Swelling is the number one cause of discomfort after any surgery. Every patient can expect some degree of swelling, which may last up to a week or more. The swelling after wisdom tooth surgery may make your cheeks appear puffy and result in bruising of the cheeks. The swelling which occurs in the jaw muscles will cause them to feel stiff and sore resulting in difficulty opening your mouth wide. Ice for the first 24 hours will help decrease the amount of swelling, as will keeping your head elevated when lying down. After the first few days, moist heat packs may help alleviate the jaw stiffness.
As with any surgical procedure, the risk of developing an infection is possible. This is usually due to the trapping of food in the surgical area. By following the post-operative instructions, very few patients develop this problem. The most common time for an infection to develop is one to three weeks after the surgery. Treatment may require only an antibiotic. Some infections will require cleansing of the site by the doctor.
How Long will the Healing Take?
This depends on your age and how deep the wisdom teeth are impacted.
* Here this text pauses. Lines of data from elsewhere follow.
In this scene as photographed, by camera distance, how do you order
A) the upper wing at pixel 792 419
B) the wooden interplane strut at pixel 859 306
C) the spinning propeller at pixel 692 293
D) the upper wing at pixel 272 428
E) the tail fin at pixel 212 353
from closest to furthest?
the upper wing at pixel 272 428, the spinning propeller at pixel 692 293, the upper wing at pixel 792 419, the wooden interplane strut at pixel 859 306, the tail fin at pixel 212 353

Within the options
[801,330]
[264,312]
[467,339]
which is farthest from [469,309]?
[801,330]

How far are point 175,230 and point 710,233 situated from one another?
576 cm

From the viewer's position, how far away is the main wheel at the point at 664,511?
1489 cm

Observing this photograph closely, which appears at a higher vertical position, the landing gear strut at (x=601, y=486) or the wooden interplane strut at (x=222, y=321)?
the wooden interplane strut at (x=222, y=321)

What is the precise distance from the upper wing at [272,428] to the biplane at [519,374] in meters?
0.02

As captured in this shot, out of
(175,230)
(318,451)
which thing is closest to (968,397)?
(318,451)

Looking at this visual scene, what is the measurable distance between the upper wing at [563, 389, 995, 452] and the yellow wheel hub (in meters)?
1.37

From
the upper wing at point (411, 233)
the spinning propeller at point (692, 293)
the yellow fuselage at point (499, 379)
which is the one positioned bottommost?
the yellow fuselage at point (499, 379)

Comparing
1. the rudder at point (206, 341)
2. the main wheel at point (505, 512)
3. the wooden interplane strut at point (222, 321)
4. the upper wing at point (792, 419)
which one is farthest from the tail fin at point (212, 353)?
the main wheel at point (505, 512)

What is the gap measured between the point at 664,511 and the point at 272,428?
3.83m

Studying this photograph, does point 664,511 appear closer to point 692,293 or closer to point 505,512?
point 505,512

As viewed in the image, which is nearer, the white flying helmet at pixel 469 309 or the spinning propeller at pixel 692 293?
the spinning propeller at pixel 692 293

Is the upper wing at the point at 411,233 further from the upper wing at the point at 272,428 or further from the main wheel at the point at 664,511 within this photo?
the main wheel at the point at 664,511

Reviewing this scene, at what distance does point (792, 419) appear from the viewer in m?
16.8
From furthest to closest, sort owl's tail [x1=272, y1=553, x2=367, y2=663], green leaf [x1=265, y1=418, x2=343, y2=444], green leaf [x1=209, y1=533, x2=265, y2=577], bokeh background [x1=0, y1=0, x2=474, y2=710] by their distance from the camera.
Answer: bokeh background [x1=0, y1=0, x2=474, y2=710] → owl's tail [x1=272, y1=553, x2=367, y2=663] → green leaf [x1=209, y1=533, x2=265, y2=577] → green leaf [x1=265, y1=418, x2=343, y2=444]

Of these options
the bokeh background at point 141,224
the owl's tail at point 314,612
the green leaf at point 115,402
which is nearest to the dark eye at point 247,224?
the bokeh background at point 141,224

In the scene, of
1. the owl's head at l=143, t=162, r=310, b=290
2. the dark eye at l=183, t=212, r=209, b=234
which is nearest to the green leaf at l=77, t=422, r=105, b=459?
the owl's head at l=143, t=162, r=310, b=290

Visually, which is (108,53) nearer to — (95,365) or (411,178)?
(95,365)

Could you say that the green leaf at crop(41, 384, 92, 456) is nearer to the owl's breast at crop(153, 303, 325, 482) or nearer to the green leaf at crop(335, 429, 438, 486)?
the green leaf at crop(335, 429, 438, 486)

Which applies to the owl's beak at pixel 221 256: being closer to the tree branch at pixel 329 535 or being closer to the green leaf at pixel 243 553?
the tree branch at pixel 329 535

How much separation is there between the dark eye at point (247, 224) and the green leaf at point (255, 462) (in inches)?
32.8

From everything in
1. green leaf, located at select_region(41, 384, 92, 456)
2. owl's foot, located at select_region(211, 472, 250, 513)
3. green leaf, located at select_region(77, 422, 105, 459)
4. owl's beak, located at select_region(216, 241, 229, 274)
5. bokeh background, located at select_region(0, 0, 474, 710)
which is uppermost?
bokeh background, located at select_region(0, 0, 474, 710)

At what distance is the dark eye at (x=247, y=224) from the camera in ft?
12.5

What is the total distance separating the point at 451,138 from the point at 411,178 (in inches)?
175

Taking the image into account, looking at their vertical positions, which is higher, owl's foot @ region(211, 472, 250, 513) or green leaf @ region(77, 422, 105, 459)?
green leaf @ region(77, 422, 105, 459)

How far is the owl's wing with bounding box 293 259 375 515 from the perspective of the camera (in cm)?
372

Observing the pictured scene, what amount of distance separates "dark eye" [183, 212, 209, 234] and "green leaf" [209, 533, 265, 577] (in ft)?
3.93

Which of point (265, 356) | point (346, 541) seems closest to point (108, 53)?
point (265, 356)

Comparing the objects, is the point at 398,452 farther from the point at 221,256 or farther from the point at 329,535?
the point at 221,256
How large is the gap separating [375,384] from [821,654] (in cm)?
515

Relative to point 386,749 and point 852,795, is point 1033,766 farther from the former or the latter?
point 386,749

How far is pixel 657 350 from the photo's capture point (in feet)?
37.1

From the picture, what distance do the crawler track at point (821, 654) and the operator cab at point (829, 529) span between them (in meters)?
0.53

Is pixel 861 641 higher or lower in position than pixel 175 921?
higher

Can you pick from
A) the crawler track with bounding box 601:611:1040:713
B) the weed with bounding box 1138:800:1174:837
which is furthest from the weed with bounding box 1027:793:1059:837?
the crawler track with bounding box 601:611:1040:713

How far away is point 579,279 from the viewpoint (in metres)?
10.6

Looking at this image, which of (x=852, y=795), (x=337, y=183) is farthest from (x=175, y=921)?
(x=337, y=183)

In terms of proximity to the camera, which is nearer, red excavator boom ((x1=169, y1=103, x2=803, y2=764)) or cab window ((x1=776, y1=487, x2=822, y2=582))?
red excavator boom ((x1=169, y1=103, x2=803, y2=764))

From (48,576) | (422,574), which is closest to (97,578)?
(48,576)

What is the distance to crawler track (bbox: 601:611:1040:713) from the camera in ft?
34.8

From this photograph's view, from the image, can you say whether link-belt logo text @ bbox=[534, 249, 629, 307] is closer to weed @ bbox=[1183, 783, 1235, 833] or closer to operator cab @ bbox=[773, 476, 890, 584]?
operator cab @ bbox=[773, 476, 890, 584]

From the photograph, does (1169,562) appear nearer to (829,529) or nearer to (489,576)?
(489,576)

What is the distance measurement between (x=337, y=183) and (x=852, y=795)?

The majority of patients under 25 years of age will experience the above consequences for about a week to ten days. At the post-operative check-up, patients under 25 are still a little sore and have some swelling still present, but feel like they are getting better. Patients older than 25 are more likely to experience a longer healing time and thus have a greater opportunity to develop problems during their healing. Sometimes they do not feel completely back to normal for up to 4 weeks. Rarely however, does this affect their work schedule for more than a few days.